The budgeted subsidy of Rs 220 billion for the power sector may not be adequate for the current fiscal year if no decision on rationalisation of tariff structure, improved efficiency in the system through reduced transmission and distribution losses and better fuel mix is taken as soon as possible, sources said.
A senior official of Finance Ministry said that energy policy to be unveiled by the government would determine the quantum of power sector subsidies for the current fiscal year. Power sector subsidies for last fiscal year exceeded budgetary allocation by a whopping 89 percent; and total subsidies to the power sector escalated to Rs 348 billion against the budgetary allocation of Rs 184 billion.
The official said that official numbers of last fiscal year''s budget are expected to be finalised in the next two days. Sources on condition of anonymity said that the International Monetary Fund (IMF) has also raised serious concerns over doling out huge subsidies to the power sector and has urged the government to take politically challenging decisions with respect to power sector reforms to qualify for new programme under Extended Fund Facility (EFF).
Subsidy to Pepco has been allocated Rs 165 billion and Rs 55 billion to KESC. The government allocated Rs 134 billion in 2012-13 budget to Pakistan Electric Power Company (Pepco) and Rs 50 billion for Karachi Electric Supply Company (KESC), which was subsequently revised upward to Rs 264.9 billion for Pepco and Rs 84.317 billion for the KESC.
Sources in the Finance Ministry said subsidy on electricity over the medium-term is planned to be gradually phased out and targeted to the vulnerable while reliance on income support programme would be enhanced. The subsidy policy for power sector is aimed at transitioning from general subsidy regime to targeted subsidy with a gradual phasing out of overall subsidy to the power sector. The focus would therefore be on ensuring sustainable financial flow in the system through full cost recovery and curtailing losses in the system. Tariff structure would be simplified so that it is reflective of the cost of production per unit of electricity.
The rationalisation of tariff structure, improved efficiency in the system through reduced transmission and distribution losses, better fuel mix, improvement in receivables of Discos are expected to be policy initiatives to stop future build up of circular debt and minimise the need to subsidise electricity.

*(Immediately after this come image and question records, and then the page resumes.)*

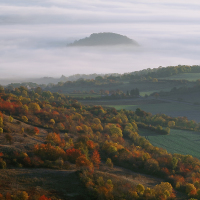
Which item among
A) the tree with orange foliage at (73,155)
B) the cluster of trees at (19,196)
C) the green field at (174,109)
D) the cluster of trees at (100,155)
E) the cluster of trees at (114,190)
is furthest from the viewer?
the green field at (174,109)

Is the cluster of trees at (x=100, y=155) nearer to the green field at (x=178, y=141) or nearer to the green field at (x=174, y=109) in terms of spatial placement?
the green field at (x=178, y=141)

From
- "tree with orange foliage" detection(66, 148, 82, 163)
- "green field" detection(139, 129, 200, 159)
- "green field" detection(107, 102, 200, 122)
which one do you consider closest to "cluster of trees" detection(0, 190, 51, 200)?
"tree with orange foliage" detection(66, 148, 82, 163)

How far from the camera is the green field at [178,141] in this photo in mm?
54469

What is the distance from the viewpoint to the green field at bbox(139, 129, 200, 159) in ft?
179

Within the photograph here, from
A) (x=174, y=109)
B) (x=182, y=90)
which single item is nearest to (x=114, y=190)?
(x=174, y=109)

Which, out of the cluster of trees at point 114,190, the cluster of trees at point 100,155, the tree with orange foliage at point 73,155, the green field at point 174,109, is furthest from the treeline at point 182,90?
the cluster of trees at point 114,190

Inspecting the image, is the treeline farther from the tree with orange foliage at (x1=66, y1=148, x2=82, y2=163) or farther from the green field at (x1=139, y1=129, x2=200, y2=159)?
the tree with orange foliage at (x1=66, y1=148, x2=82, y2=163)

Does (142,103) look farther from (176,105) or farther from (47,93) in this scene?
(47,93)

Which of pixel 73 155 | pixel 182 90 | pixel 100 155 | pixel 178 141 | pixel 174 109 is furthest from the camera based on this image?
pixel 182 90

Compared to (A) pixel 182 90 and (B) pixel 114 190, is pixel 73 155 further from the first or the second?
(A) pixel 182 90

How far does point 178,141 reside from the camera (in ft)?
198

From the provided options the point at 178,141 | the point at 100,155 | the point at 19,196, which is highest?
the point at 19,196

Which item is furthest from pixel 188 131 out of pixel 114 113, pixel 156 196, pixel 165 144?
pixel 156 196

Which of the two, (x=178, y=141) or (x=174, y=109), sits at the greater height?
(x=174, y=109)
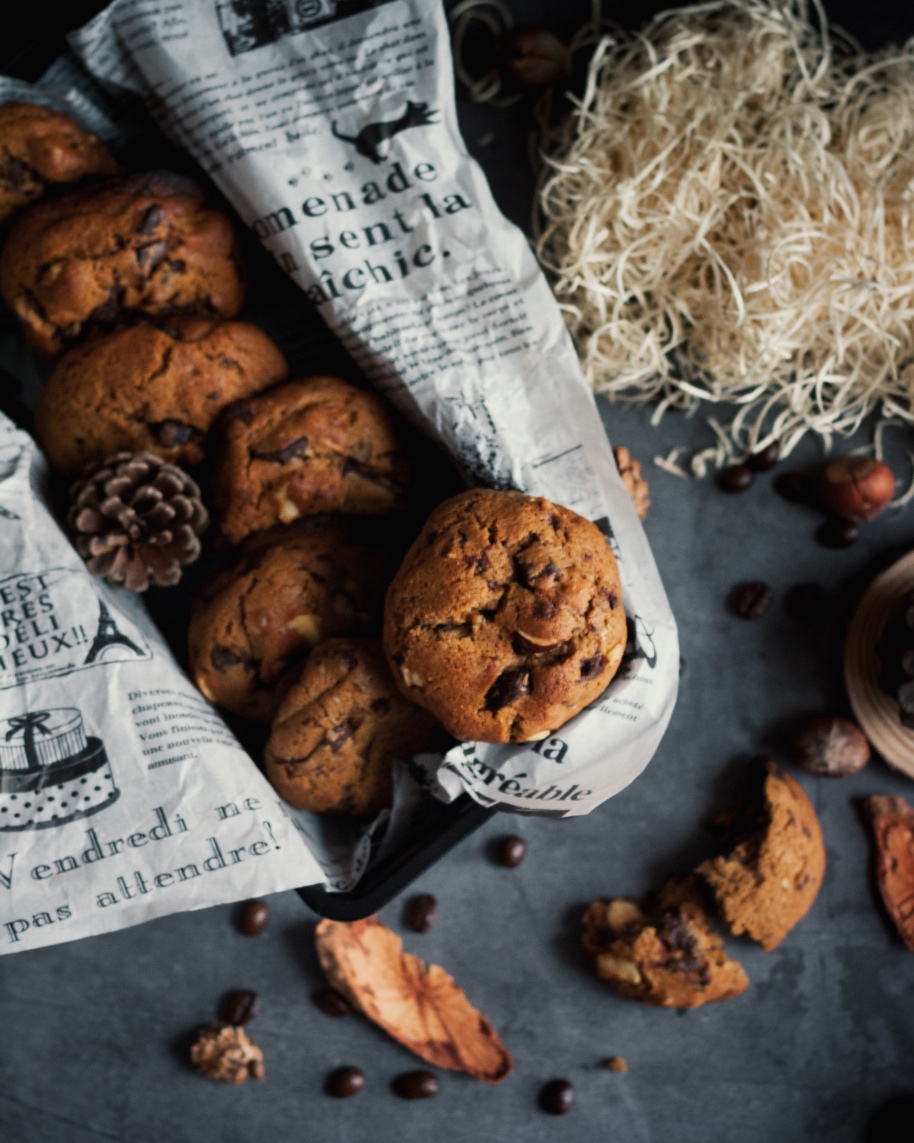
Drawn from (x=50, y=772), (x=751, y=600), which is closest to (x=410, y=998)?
(x=50, y=772)

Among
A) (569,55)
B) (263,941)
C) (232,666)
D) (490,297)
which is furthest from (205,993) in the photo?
(569,55)

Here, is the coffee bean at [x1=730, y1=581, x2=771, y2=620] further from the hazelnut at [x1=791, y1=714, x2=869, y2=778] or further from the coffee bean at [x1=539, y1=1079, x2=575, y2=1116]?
the coffee bean at [x1=539, y1=1079, x2=575, y2=1116]

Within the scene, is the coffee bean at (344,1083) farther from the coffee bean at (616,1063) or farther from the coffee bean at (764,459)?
the coffee bean at (764,459)

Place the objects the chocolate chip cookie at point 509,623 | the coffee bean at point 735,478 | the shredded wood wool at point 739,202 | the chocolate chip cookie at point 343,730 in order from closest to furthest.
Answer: the chocolate chip cookie at point 509,623, the chocolate chip cookie at point 343,730, the shredded wood wool at point 739,202, the coffee bean at point 735,478

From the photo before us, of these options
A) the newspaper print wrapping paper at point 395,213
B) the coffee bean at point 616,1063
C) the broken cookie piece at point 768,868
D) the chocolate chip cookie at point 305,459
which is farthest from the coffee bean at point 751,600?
the coffee bean at point 616,1063

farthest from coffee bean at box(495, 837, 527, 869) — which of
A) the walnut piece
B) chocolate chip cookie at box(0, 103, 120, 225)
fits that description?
chocolate chip cookie at box(0, 103, 120, 225)

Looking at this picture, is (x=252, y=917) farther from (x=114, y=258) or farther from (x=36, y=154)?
(x=36, y=154)

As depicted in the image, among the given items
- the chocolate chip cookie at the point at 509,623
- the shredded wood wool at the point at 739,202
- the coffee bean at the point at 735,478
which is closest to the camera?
the chocolate chip cookie at the point at 509,623
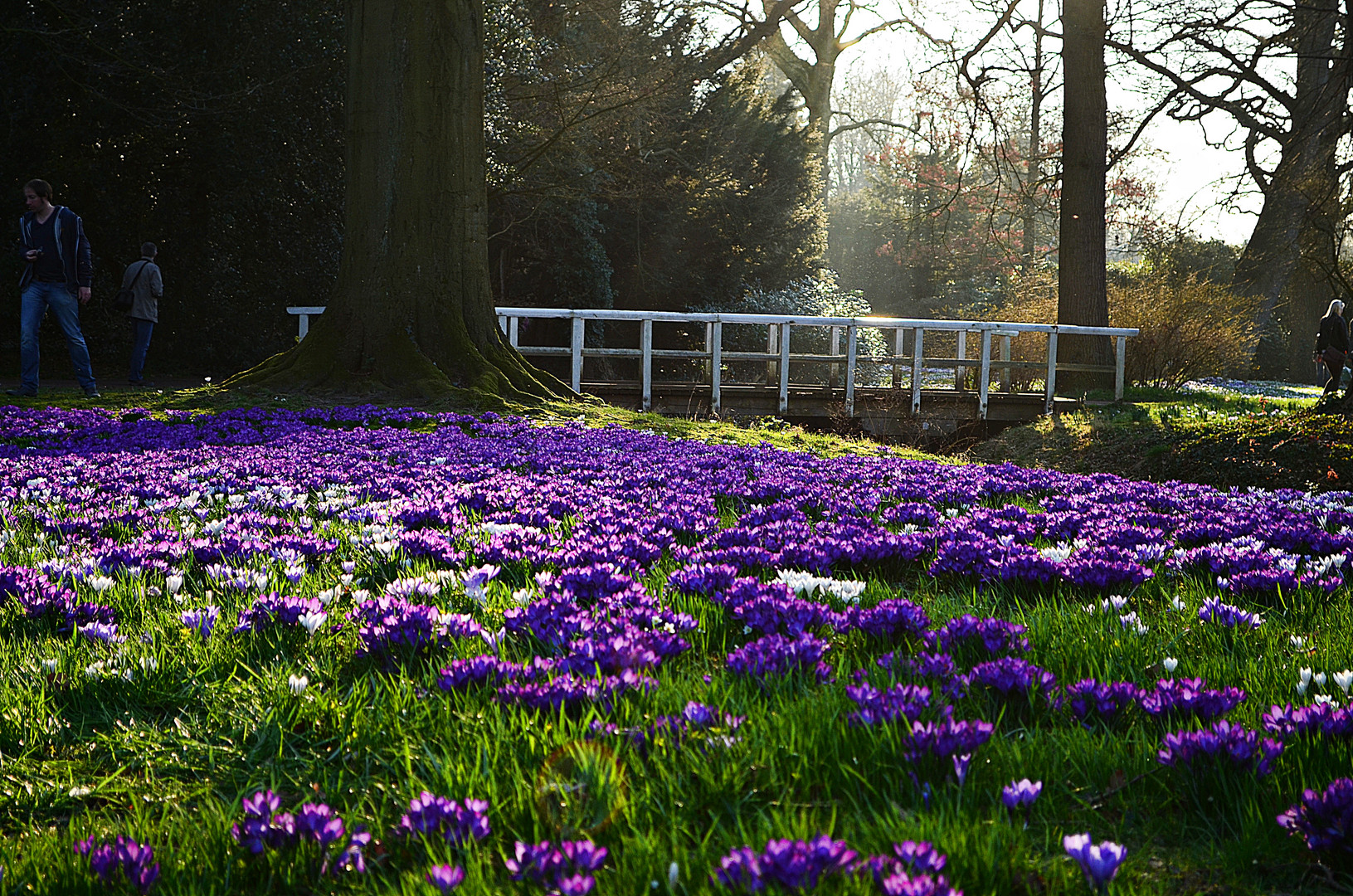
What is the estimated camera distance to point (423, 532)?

In reply to a question about the factors responsible for circular debt, sources said that inter-corporate debt is created on account of differential between National Electric Power Regulatory Authority (Nepra) determined and notified tariff by government, shortfall in collection of billed amounts, price differential between gas and diesel, higher losses than allowed by Nepra, late payment surcharge, and delay in recovery of fuel price adjustment. The recovery of outstanding receivables of distribution companies (Discos) is essential to clear the inter-corporate debt against the large payables of power sector.
The allocation of Rs 220 billion power sector subsidy for the current fiscal year includes: (i) Rs 150 billion subsidy to Pepco on account of inter-disco tariff differential, (ii) Rs 3 billion tariff differential for agri tube wells in Balochistan, (iii) Rs 12 billion for payment of electricity receivables from Fata, (iv) Rs 100 million on account of exchange rate differential for USAID''s grants to generation companies and (v) Rs 55 billion subsidy to KESC.